Exercise details:
Look through the lines of the material and count those containing "burst". Give that count alone.

Records provided:

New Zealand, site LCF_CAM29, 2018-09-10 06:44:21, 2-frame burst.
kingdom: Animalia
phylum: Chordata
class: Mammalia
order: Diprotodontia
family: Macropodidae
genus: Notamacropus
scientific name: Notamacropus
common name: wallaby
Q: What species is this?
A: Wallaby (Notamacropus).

--

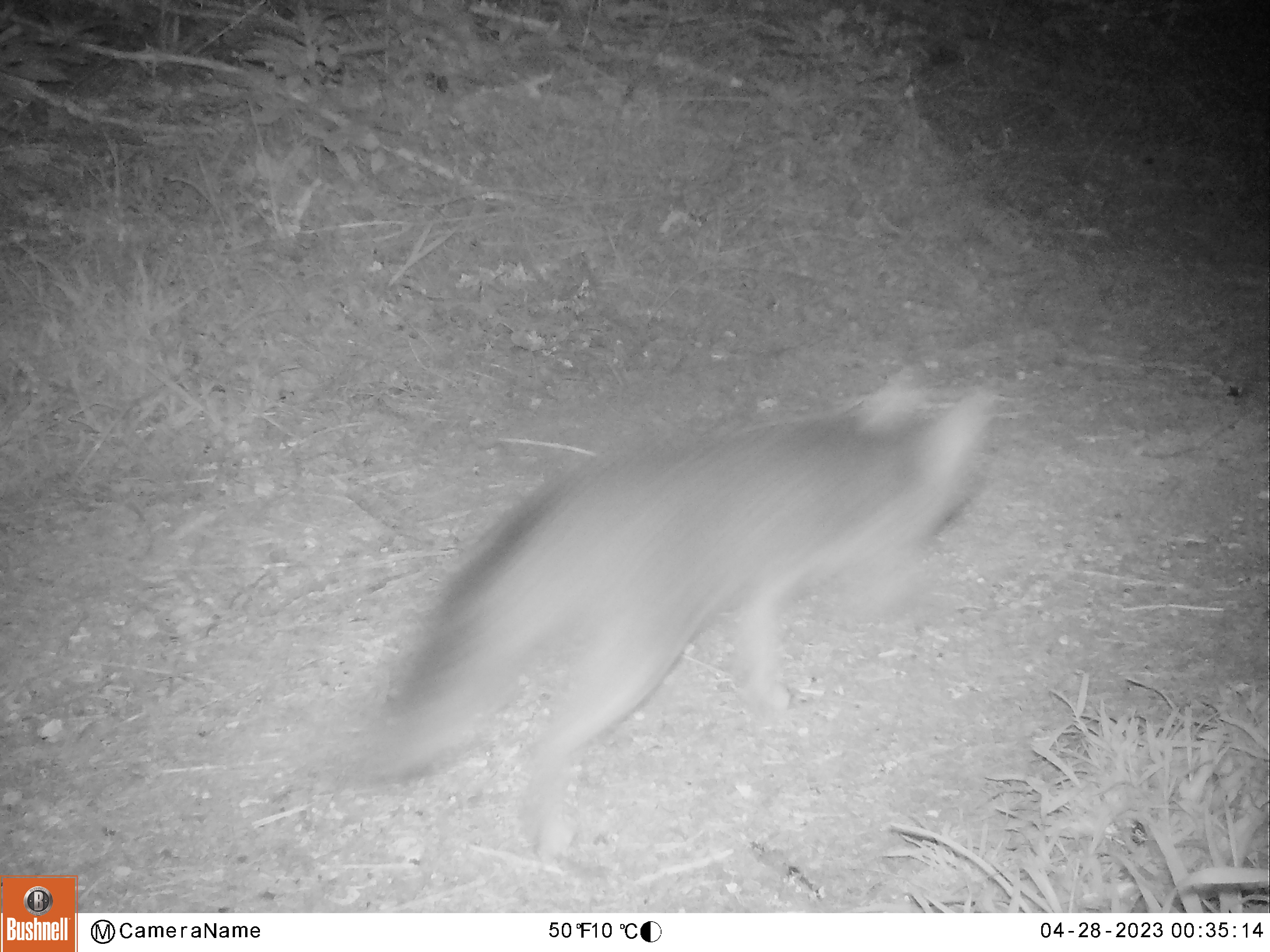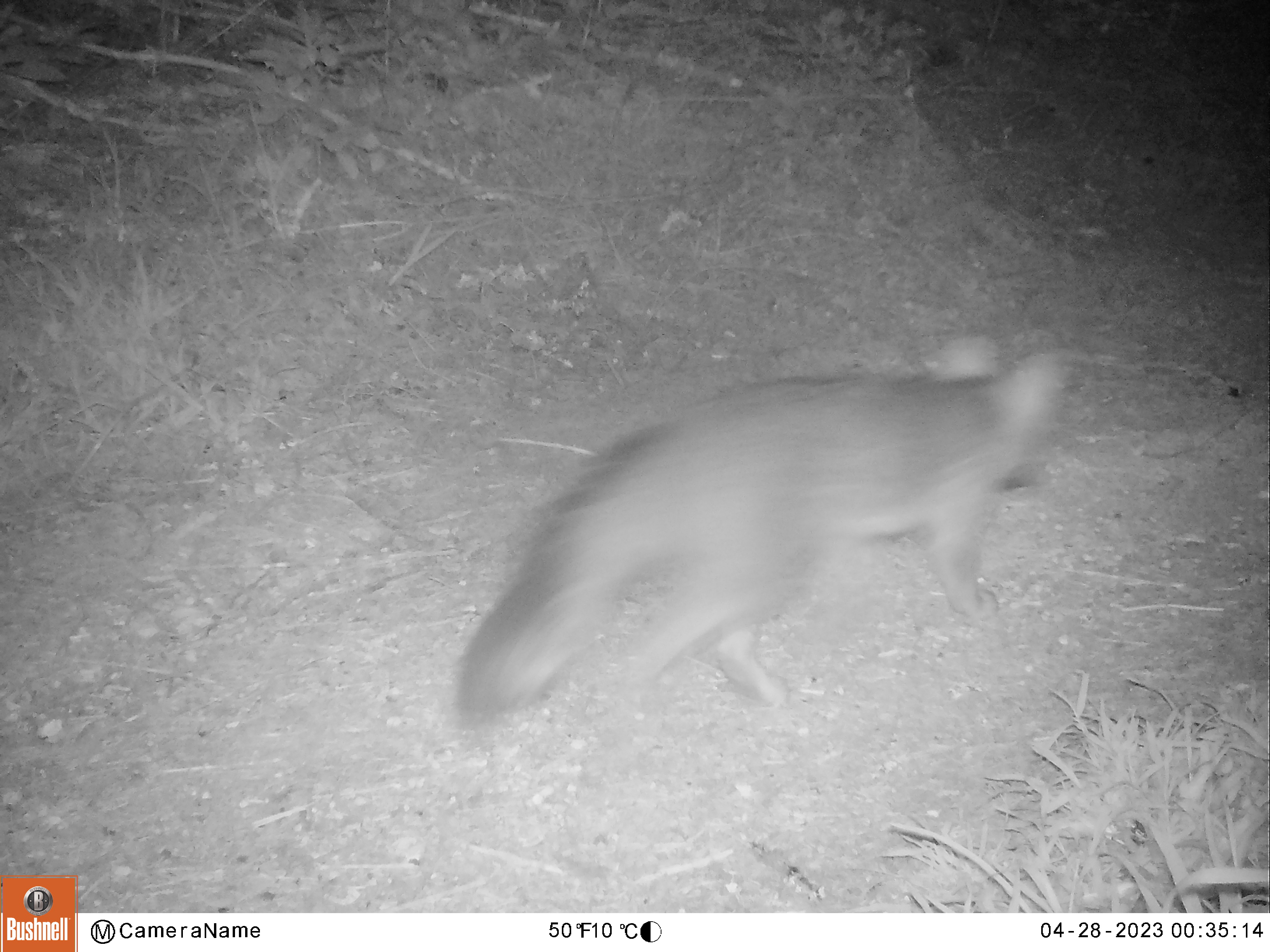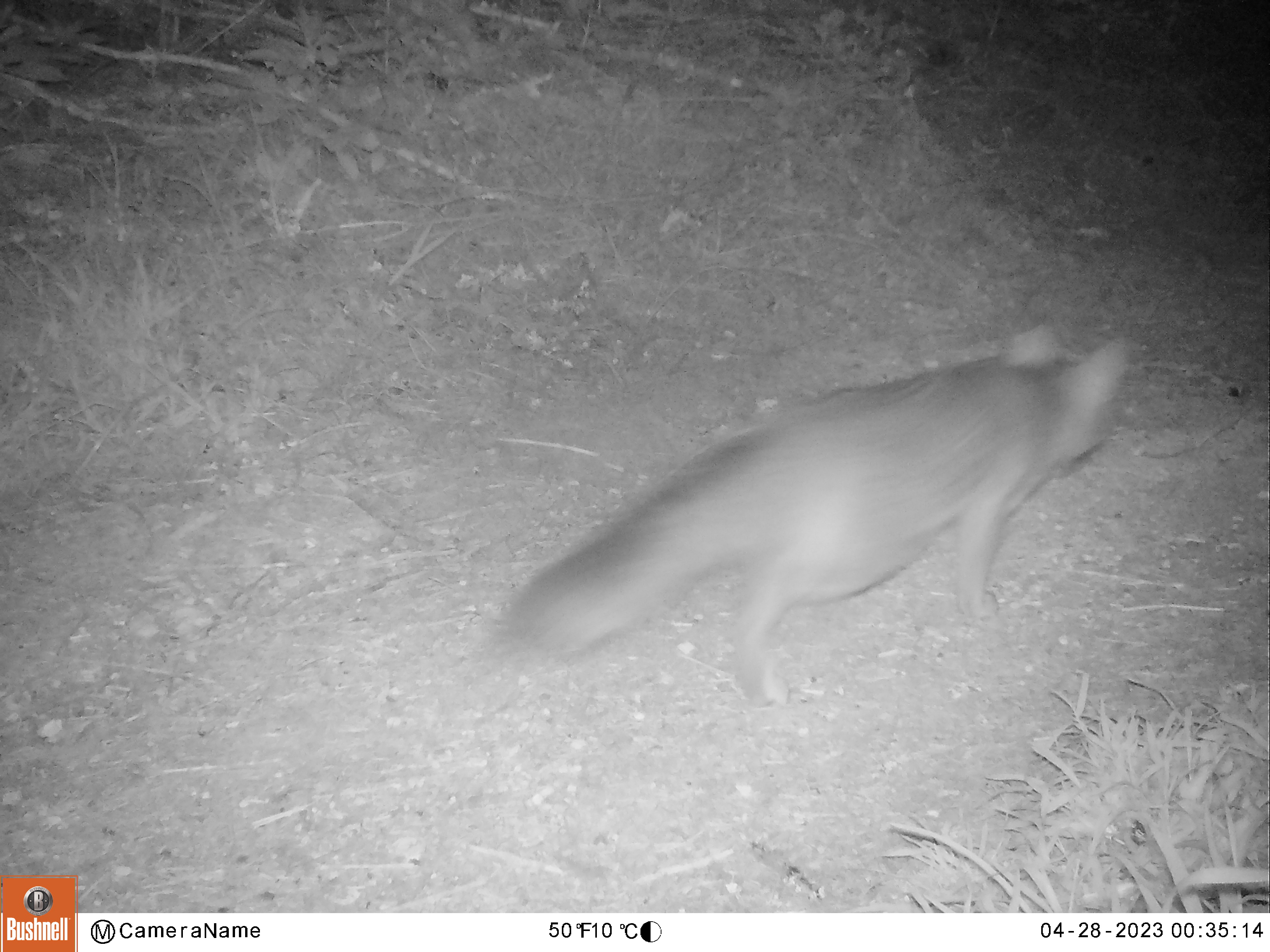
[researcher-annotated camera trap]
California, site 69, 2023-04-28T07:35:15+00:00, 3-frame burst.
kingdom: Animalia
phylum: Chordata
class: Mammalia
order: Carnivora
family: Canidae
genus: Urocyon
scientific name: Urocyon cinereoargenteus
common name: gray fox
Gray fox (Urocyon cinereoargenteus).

...

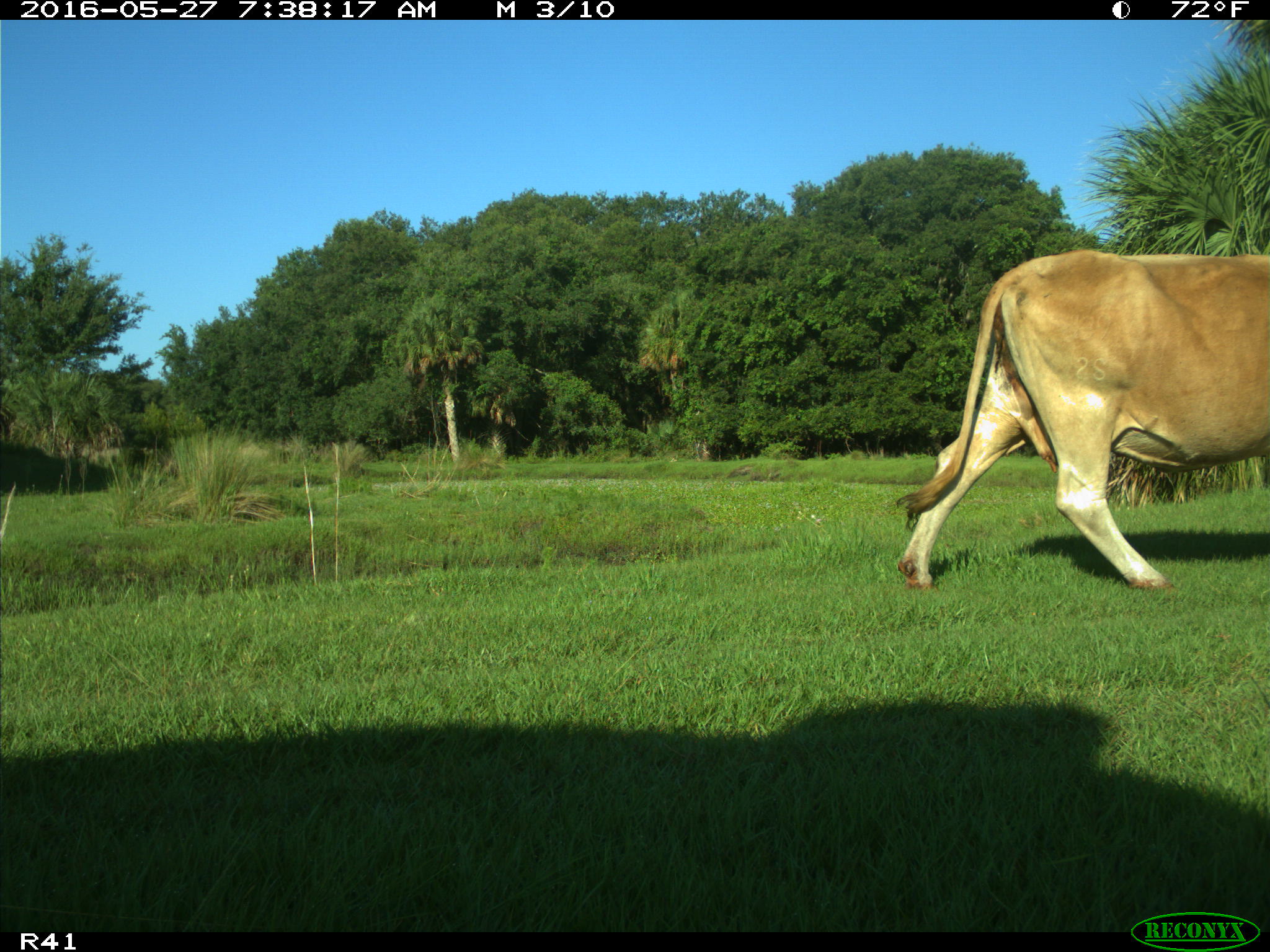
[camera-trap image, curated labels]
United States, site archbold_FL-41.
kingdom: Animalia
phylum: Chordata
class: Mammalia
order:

Result below:
2